Funding Agency:

Children's Brain Tumor Foundation

Total Project Period:

11/1/07 - 11/30/09

Total Project Award:

$150,000

Principal Investigator:

Ian F. Pollack, MD

Co-Investigators:

Ronald Hamilton, MD

Project Summary:

The specific aims of this project are:

1. To evaluate the prognostic significance of a hypothesis-based panel of molecular and biological markers in pediatric oligodendrogliomas, and
2. To correlate outcome with clinical correlates, such as tumor location, and resection extent.

Low-grade gliomas are the most common brain tumors in children. Affected patients have a widely variable prognosis.  While most children with superficial cerebral lesions are cured with gross total resection, lesions in deep or functionally critical sites often cannot be completely removed and carry high risks for recurrence and morbidity. To date, there has been a paucity of data regarding molecular or biological factors associated with outcome and insights regarding therapeutic targets have been lacking. Pediatric oligodendrogliomas in particular have been poorly characterized on a molecular and biological basis, and it remains uncertain whether markers with prognostic significance in adults also have predictive value in children or, conversely, whether other markers are more important. This determination has been hampered by the fact that these tumors occur less frequently than in adults and that pediatric molecular analyses to date have focused on other more common lesions, such as medulloblastoma, ependymoma, and malignant glioma.

To address this limitation, the proposed study would take advantage of a sizeable cohort of pediatric oligodendrogliomas at our institution for which biological material at diagnosis is available. This group includes more than 70 cases with matched histological material and outcome data extending in some cases for more than 20 years. Although a number of these cases have been analyzed ad hoc for various biological correlates, there have never been available funds to examine this unique resource in a systematic fashion, using the broad panel of genotyping and phenotyping technology that we have extensively applied for pediatric high-grade gliomas, as noted in our preliminary studies. The studies included in the proposed study are designed to address this issue. This analysis should have sufficient statistical power to identify meaningful prognostic associations, and would provide new insights into biological correlates of prognosis in pediatric oligodendrogliomas that may improve the chances for curing these tumors.

Preliminary Studies

We have had extensive experience involving molecular marker analysis in pediatric high-grade gliomas. This work began with initial multiparametric screening of a wide range of potential markers in an institutional cohort of childhood high-grade gliomas. These studies included immunohistochemical analysis of the expression of p53, basic fibroblast growth factor, EGFR, bcl-2, p16, MIB-1, and MGMT, as well as microdissection-based genotyping of a large number of targets, searching for point mutational change, allelic imbalance, and/or altered gene copy number, depending upon the gene under study. Our analysis incorporated genes that have been implicated in glial neoplasia, and a variety of other markers that have not been previously examined in pediatric gliomas. For targets of particular interest, sequencing analysis was coupled with loss of heterozygosity analysis or fluorescence in situ hybridication.  Our analysis in this cohort demonstrated a strong association between p53 overexpression and mutations and outcome, and between proliferation labeling and outcome. 
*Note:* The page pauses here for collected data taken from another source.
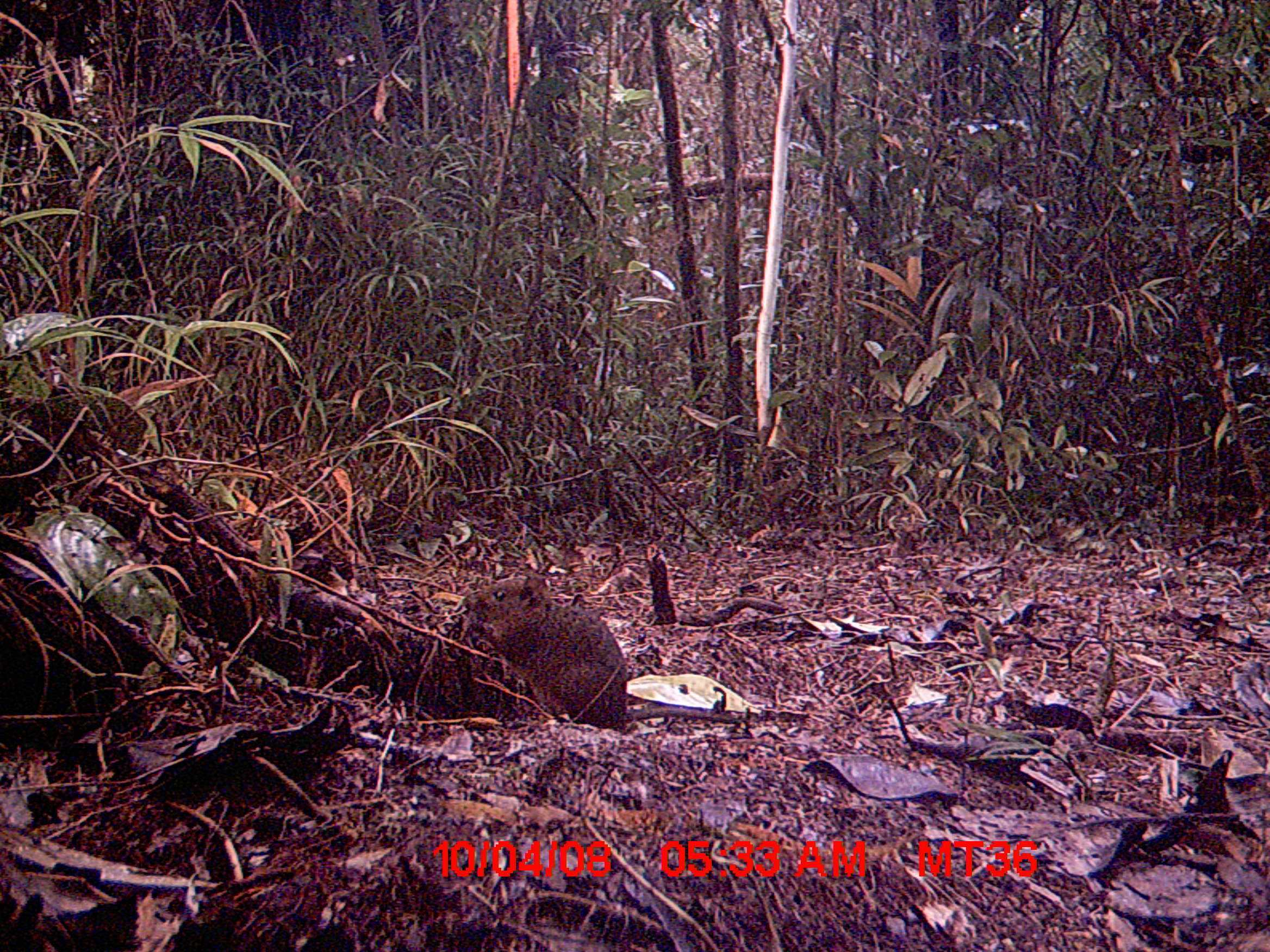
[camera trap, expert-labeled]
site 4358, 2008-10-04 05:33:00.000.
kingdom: Animalia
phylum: Chordata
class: Mammalia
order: Rodentia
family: Nesomyidae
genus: Nesomys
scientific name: Nesomys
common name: nesomys rodents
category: nesomys sp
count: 1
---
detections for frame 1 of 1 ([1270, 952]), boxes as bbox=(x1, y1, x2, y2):
nesomys sp: bbox=(461, 571, 746, 731)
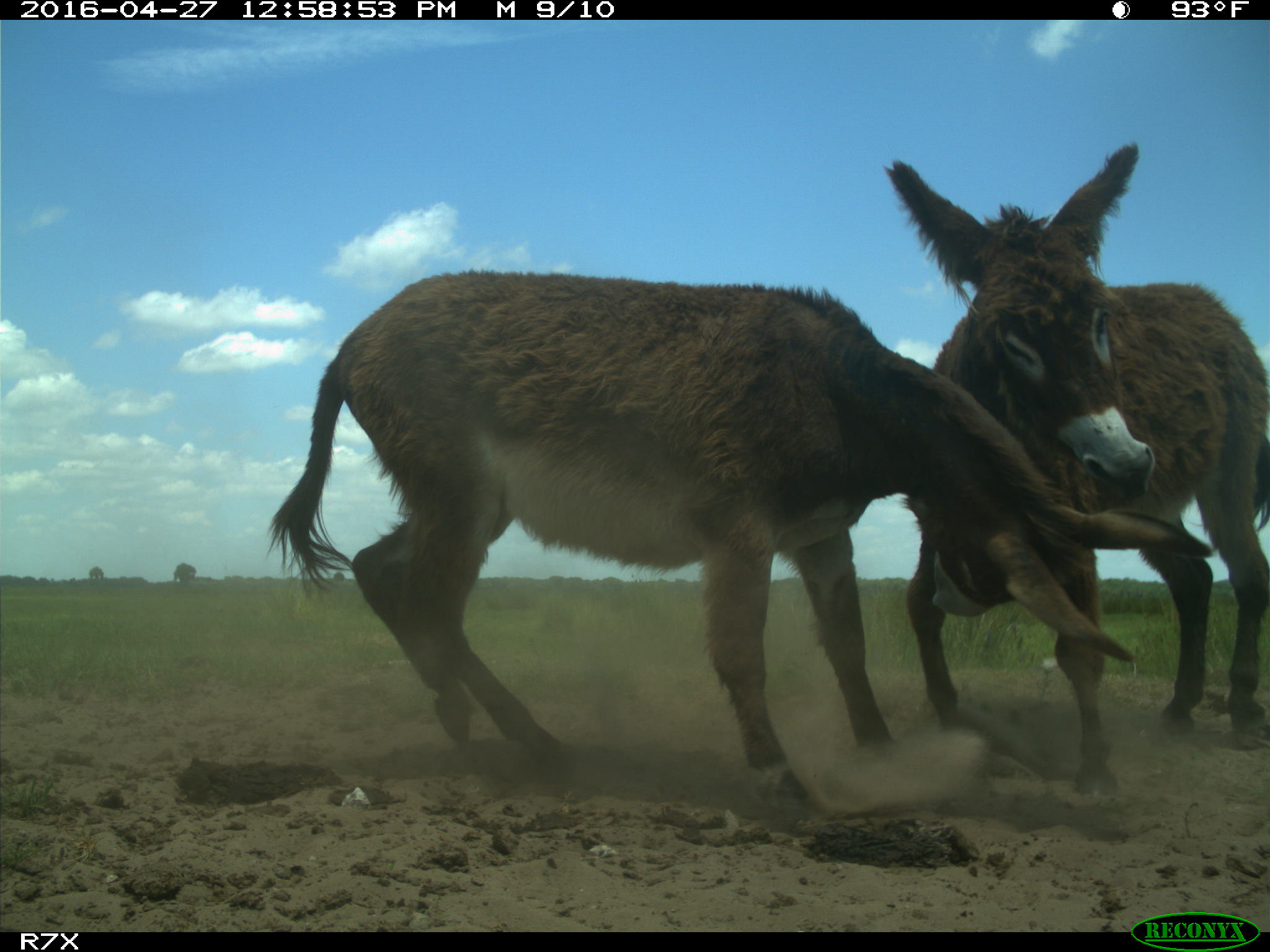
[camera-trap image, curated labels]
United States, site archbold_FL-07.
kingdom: Animalia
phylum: Chordata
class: Mammalia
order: Artiodactyla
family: Bovidae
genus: Bos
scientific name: Bos taurus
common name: domestic cow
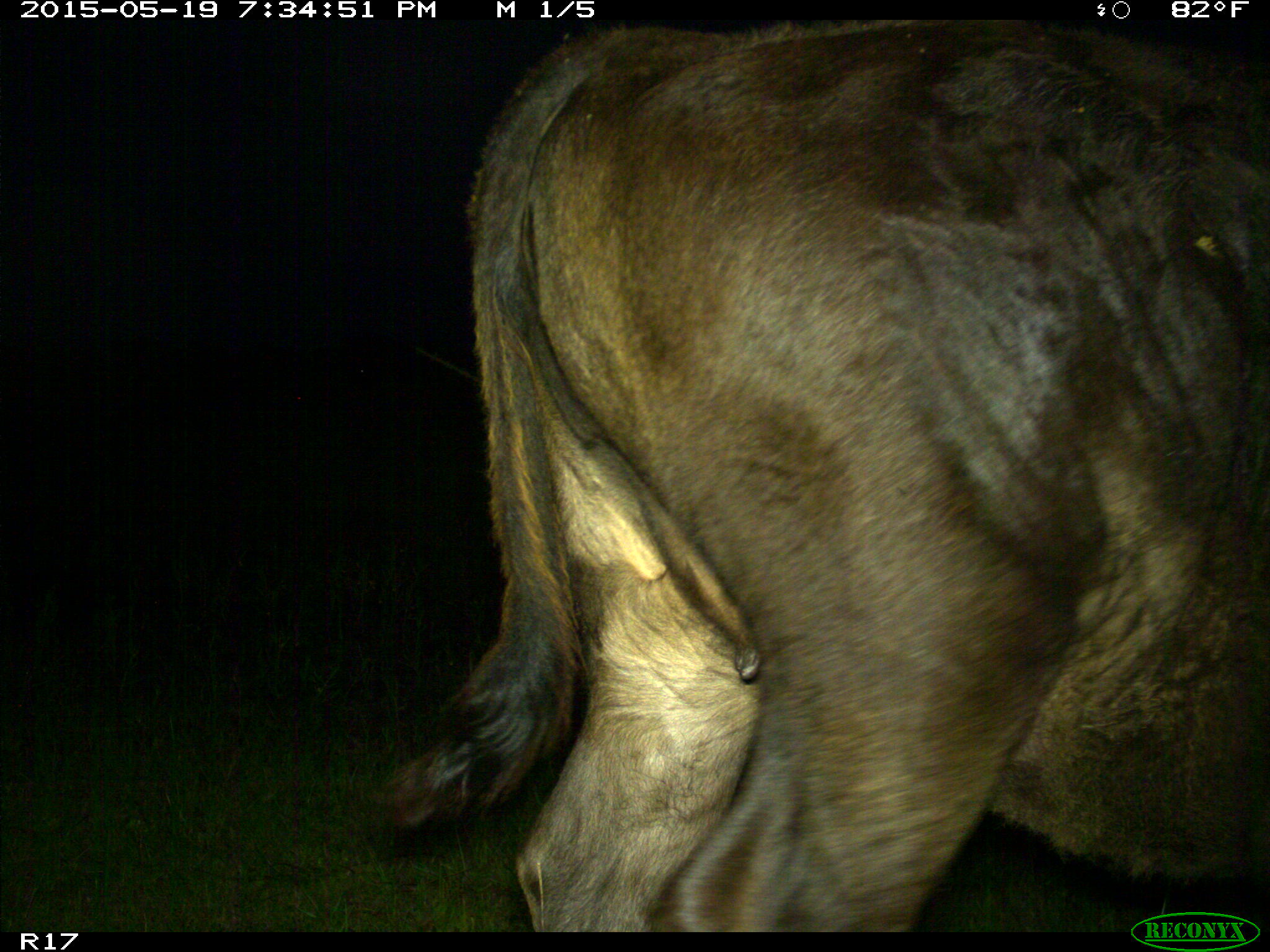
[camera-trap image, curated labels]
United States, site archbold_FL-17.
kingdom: Animalia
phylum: Chordata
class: Mammalia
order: Artiodactyla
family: Bovidae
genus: Bos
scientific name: Bos taurus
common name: domestic cow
Bos taurus (domestic cow).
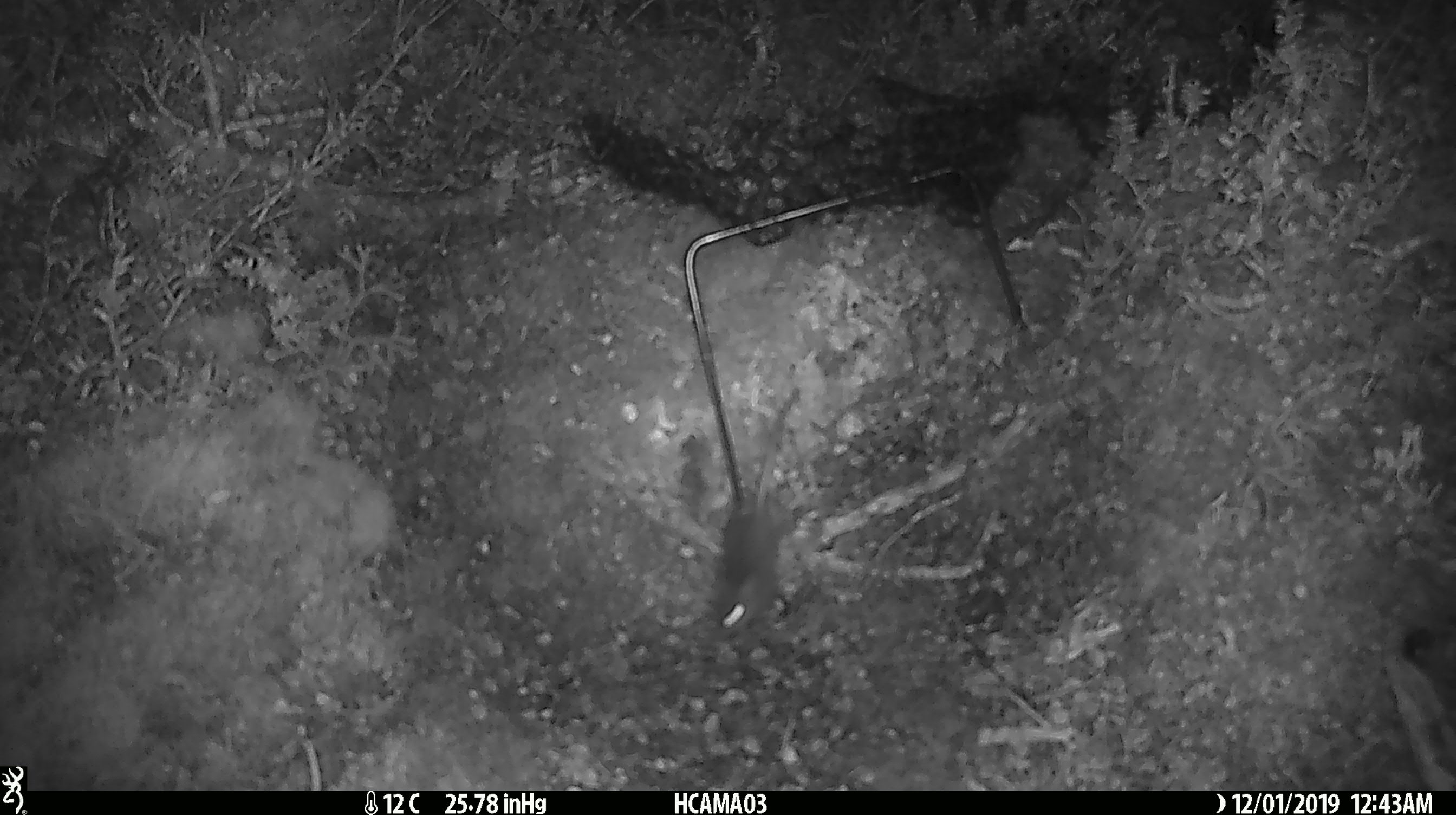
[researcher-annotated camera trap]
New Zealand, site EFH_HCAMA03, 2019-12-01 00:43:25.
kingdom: Animalia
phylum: Chordata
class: Mammalia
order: Rodentia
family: Muridae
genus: Mus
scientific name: Mus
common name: mouse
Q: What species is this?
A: Mouse (Mus).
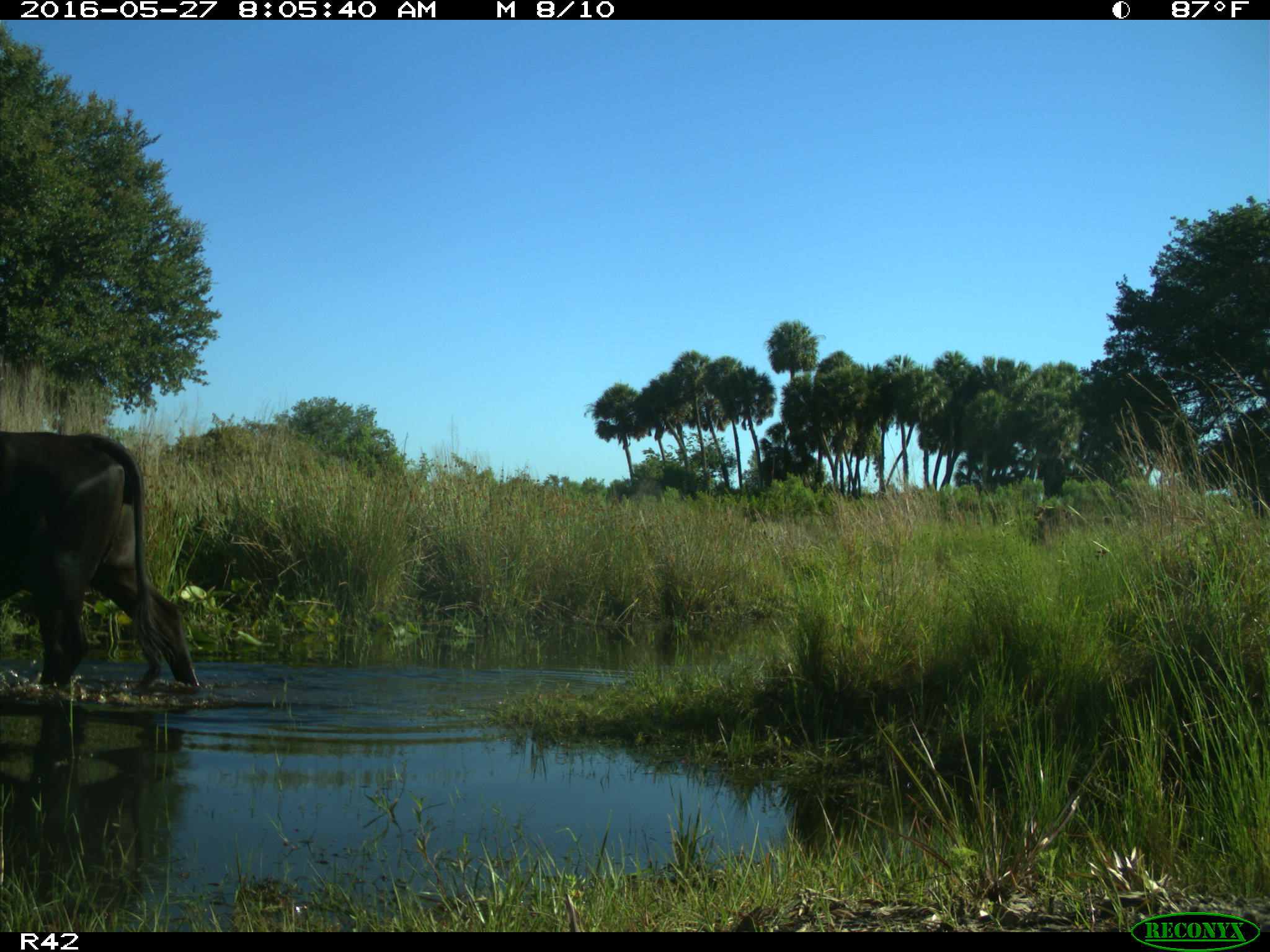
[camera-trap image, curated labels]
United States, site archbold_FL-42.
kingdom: Animalia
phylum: Chordata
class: Mammalia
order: Artiodactyla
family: Bovidae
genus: Bos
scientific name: Bos taurus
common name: domestic cow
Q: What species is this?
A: Bos taurus (domestic cow).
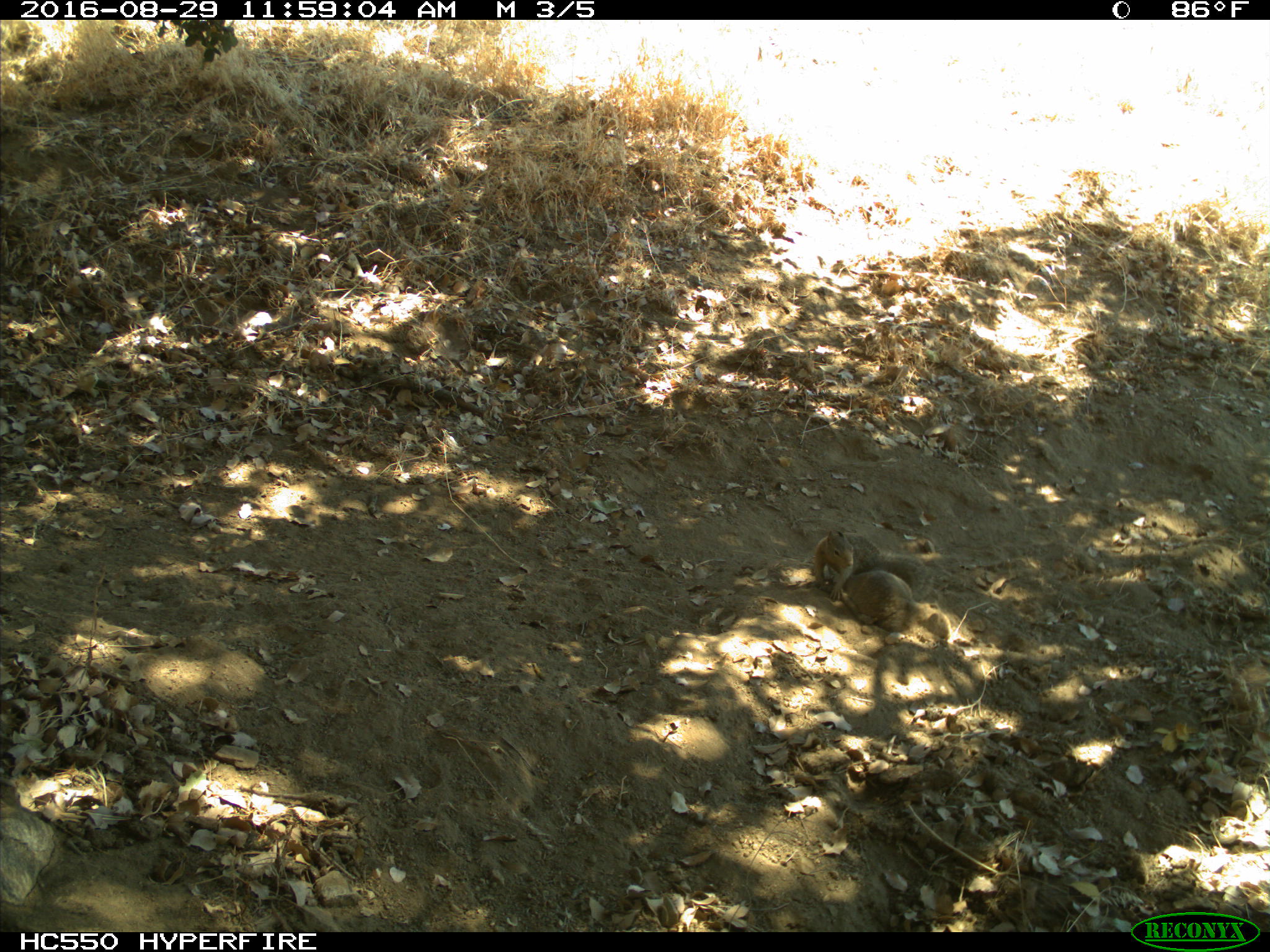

We extended this analysis to the multi-institutional CCG cohort of 945, the largest study for childhood high-grade gliomas ever completed, and then applied these analyses prospectively to the ACNS0126 and ACNS0423 cohorts.  These studies confirmed an association between p53 status and outcome, demonstrated an association between p16 deletions and survival, highlighted a correlation between proliferation index and outcome, and demonstrated significant molecular distinctions between pediatric and adult high-grade gliomas. This analysis also showed a striking association between expression of methylguanine-DNA methyltransferase (MGMT) and outcome in the CCG-945 cohort, which was confirmed in the ACNS0126 cohort. We have extended our analysis to high-throughput SNP micro-array-based allelotyping, using whole genome amplification to allow analysis of archival, paraffin-embedded material using the Affymetrix platform enab.